■ **STATED GOAL**: Output each entry verbatim and exclude every picture from it.

■ **SUPPLIED RECORDS**:
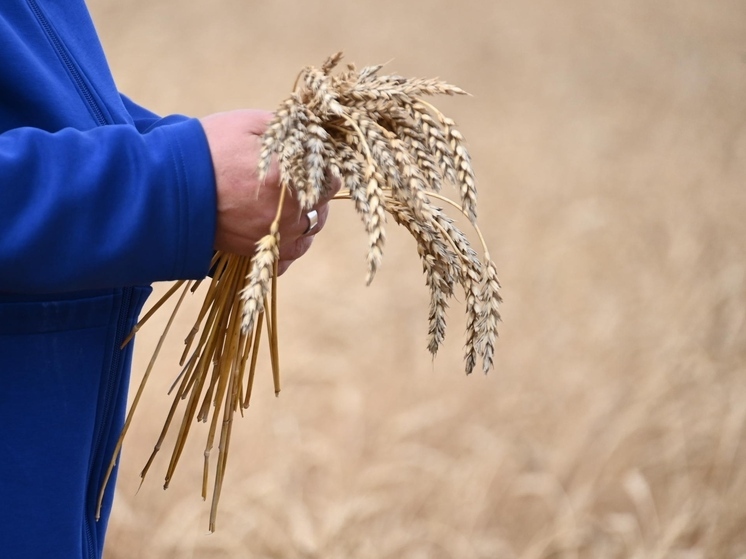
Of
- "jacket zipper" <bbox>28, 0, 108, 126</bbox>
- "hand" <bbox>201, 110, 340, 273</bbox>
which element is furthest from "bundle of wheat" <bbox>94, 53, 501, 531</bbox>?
"jacket zipper" <bbox>28, 0, 108, 126</bbox>

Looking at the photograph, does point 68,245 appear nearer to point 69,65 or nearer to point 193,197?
point 193,197

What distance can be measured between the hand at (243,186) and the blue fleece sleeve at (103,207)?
0.02 metres

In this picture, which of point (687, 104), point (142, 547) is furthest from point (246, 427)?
point (687, 104)

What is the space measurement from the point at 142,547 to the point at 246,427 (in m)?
0.49

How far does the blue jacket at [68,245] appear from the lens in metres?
0.68

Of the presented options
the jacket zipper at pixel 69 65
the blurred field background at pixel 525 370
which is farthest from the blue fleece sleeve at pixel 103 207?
the blurred field background at pixel 525 370

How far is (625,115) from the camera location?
464 centimetres

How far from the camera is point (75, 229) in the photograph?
2.26ft

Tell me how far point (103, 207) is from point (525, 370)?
2.18 m

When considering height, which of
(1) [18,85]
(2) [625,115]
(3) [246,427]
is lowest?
(3) [246,427]

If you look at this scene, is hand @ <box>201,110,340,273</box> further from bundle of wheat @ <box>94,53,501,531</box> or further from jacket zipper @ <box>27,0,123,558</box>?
jacket zipper @ <box>27,0,123,558</box>

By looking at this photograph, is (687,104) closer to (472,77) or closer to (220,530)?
(472,77)

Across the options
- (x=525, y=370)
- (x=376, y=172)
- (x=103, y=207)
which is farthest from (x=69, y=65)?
(x=525, y=370)

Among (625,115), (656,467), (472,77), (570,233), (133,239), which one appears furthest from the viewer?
(472,77)
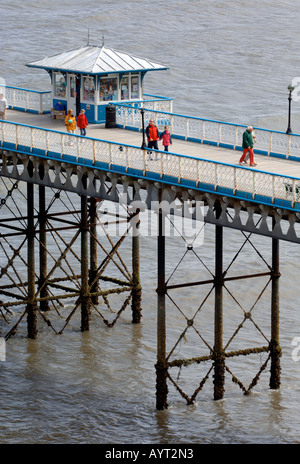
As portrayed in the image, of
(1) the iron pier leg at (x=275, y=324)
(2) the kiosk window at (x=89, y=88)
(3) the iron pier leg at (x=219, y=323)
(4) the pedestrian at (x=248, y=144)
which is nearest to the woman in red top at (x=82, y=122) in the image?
(2) the kiosk window at (x=89, y=88)

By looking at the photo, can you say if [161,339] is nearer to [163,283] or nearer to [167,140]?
[163,283]

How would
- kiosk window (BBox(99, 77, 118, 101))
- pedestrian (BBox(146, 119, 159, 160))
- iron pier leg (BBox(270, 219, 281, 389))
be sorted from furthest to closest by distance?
kiosk window (BBox(99, 77, 118, 101)), pedestrian (BBox(146, 119, 159, 160)), iron pier leg (BBox(270, 219, 281, 389))

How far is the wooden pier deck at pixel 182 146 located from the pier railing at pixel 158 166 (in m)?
1.97

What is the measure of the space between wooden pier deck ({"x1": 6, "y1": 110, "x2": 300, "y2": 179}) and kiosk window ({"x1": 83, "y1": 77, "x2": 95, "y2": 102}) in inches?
35.9

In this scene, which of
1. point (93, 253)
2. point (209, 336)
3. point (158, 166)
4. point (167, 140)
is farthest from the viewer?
point (93, 253)

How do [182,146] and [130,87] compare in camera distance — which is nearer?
[182,146]

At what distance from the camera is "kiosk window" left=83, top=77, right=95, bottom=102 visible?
145ft

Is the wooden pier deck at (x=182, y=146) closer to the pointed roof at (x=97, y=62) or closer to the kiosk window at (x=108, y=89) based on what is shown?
the kiosk window at (x=108, y=89)

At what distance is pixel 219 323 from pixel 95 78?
10543mm

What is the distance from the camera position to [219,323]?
37.4 metres

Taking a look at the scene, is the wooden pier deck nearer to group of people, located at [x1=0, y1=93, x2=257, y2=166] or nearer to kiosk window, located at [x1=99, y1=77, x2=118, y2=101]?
group of people, located at [x1=0, y1=93, x2=257, y2=166]

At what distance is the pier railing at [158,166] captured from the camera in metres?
33.8

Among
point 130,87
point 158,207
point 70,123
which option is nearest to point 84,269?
point 70,123

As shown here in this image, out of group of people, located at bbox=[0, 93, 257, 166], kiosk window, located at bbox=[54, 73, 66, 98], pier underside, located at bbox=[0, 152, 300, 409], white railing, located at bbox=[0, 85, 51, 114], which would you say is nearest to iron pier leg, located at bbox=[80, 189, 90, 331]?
pier underside, located at bbox=[0, 152, 300, 409]
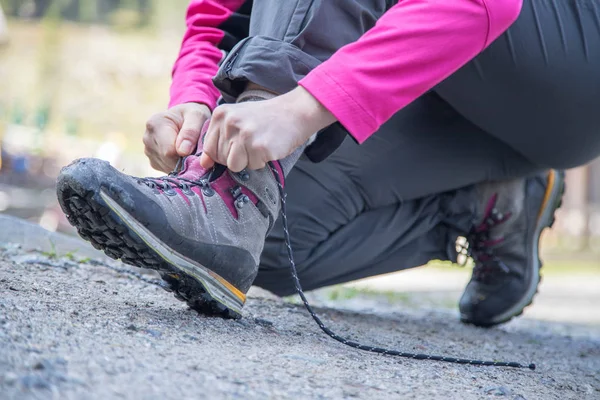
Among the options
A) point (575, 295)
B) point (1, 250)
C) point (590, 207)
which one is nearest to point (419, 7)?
point (1, 250)

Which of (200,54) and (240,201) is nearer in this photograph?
(240,201)

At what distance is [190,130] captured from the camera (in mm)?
1255

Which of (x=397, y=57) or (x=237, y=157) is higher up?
(x=397, y=57)

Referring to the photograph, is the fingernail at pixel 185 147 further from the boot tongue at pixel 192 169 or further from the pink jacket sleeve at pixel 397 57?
the pink jacket sleeve at pixel 397 57

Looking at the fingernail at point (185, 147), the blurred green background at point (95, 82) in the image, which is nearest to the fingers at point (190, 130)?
the fingernail at point (185, 147)

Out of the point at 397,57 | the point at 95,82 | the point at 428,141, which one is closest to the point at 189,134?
the point at 397,57

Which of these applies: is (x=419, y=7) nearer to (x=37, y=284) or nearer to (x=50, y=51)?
(x=37, y=284)

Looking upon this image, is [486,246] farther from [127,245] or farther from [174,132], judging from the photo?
[127,245]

■ **CORRECT RESPONSE**:
Of
- "jacket zipper" <bbox>28, 0, 108, 126</bbox>
- "hand" <bbox>201, 110, 340, 273</bbox>
which element is furthest from "bundle of wheat" <bbox>94, 53, 501, 531</bbox>?
"jacket zipper" <bbox>28, 0, 108, 126</bbox>

Looking at the photograph, does point 68,245 appear nearer to point 69,65 or nearer to point 193,197?
point 193,197

What distance can be measured between the hand at (243,186) and the blue fleece sleeve at (103,207)?
0.02 metres

In this picture, which of point (687, 104), point (142, 547) is furthest from point (246, 427)?
point (687, 104)

What is the space measurement from the point at 142,547 to the point at 246,427 (in m)?
0.49

How far does the blue jacket at [68,245] appear from the lens in metres?
0.68

Of the presented options
the jacket zipper at pixel 69 65
the blurred field background at pixel 525 370
which is farthest from the blue fleece sleeve at pixel 103 207?
the blurred field background at pixel 525 370

How far is (625,115) from the camera location?
464 centimetres

How far from the camera is point (75, 229) in the photograph?
2.26ft

Tell me how far point (103, 207) is from point (525, 370)?
2.18 m

When considering height, which of
(1) [18,85]
(2) [625,115]
(3) [246,427]
is lowest?
(3) [246,427]

If you look at this scene, is hand @ <box>201,110,340,273</box> further from bundle of wheat @ <box>94,53,501,531</box> or further from jacket zipper @ <box>27,0,123,558</box>?
jacket zipper @ <box>27,0,123,558</box>

By looking at this photograph, is (687,104) closer to (472,77) or closer to (220,530)?
(472,77)

Across the options
- (x=525, y=370)
- (x=376, y=172)
- (x=103, y=207)
which is farthest from (x=69, y=65)?
(x=525, y=370)

Among (625,115), (656,467), (472,77), (570,233), (133,239), which one appears furthest from the viewer?
(472,77)
As portrayed in the image, of
(1) the iron pier leg at (x=275, y=324)
(2) the kiosk window at (x=89, y=88)
(3) the iron pier leg at (x=219, y=323)
(4) the pedestrian at (x=248, y=144)
which is nearest to the woman in red top at (x=82, y=122) in the image?
(2) the kiosk window at (x=89, y=88)

By looking at the photo, can you say if [161,339] is nearer to [163,283] or nearer to [167,140]?
[163,283]

How would
- kiosk window (BBox(99, 77, 118, 101))
- pedestrian (BBox(146, 119, 159, 160))
- iron pier leg (BBox(270, 219, 281, 389))
be sorted from furthest to closest by distance?
kiosk window (BBox(99, 77, 118, 101)), pedestrian (BBox(146, 119, 159, 160)), iron pier leg (BBox(270, 219, 281, 389))

How far is the wooden pier deck at pixel 182 146 located from the pier railing at pixel 158 166 (in m)?
1.97

What is the measure of the space between wooden pier deck ({"x1": 6, "y1": 110, "x2": 300, "y2": 179}) and kiosk window ({"x1": 83, "y1": 77, "x2": 95, "y2": 102}) in inches?
35.9

In this scene, which of
1. point (93, 253)
2. point (209, 336)
3. point (158, 166)
4. point (167, 140)
is farthest from the viewer?
point (93, 253)

How do [182,146] and [130,87] compare in camera distance — which is nearer?
[182,146]

At what distance from the camera is "kiosk window" left=83, top=77, right=95, bottom=102 visible?
145ft

Is the wooden pier deck at (x=182, y=146) closer to the pointed roof at (x=97, y=62) or closer to the kiosk window at (x=108, y=89) based on what is shown?
the kiosk window at (x=108, y=89)

At what distance is pixel 219 323 from pixel 95 78?
10543mm

What is the distance from the camera position to [219,323]?
37.4 metres

Taking a look at the scene, is the wooden pier deck nearer to group of people, located at [x1=0, y1=93, x2=257, y2=166] or nearer to kiosk window, located at [x1=99, y1=77, x2=118, y2=101]?
group of people, located at [x1=0, y1=93, x2=257, y2=166]

At what distance is the pier railing at [158,166] captured from the camera in metres?
33.8

Among
point 130,87
point 158,207
point 70,123
which option is nearest to point 84,269?
point 70,123

As shown here in this image, out of group of people, located at bbox=[0, 93, 257, 166], kiosk window, located at bbox=[54, 73, 66, 98], pier underside, located at bbox=[0, 152, 300, 409], white railing, located at bbox=[0, 85, 51, 114], which would you say is nearest to iron pier leg, located at bbox=[80, 189, 90, 331]?
pier underside, located at bbox=[0, 152, 300, 409]
Among the options
A) point (575, 295)
B) point (1, 250)
C) point (590, 207)
which one is nearest to point (419, 7)?
point (1, 250)

Which of (200,54) and (240,201) is nearer in this photograph?
(240,201)

At what distance is [190,130] captured from the camera (in mm)?
1255

Which of (x=397, y=57) or (x=237, y=157) is higher up?
(x=397, y=57)

Referring to the photograph, is the fingernail at pixel 185 147 further from the boot tongue at pixel 192 169 or further from the pink jacket sleeve at pixel 397 57?
the pink jacket sleeve at pixel 397 57

Looking at the fingernail at point (185, 147), the blurred green background at point (95, 82) in the image, which is nearest to the fingers at point (190, 130)?
the fingernail at point (185, 147)

Out of the point at 397,57 | the point at 95,82 | the point at 428,141, which one is closest to the point at 189,134?
the point at 397,57

Which of these applies: is (x=419, y=7) nearer to (x=37, y=284) or nearer to (x=50, y=51)?
(x=37, y=284)

Looking upon this image, is [486,246] farther from [127,245] or farther from [174,132], judging from the photo?
[127,245]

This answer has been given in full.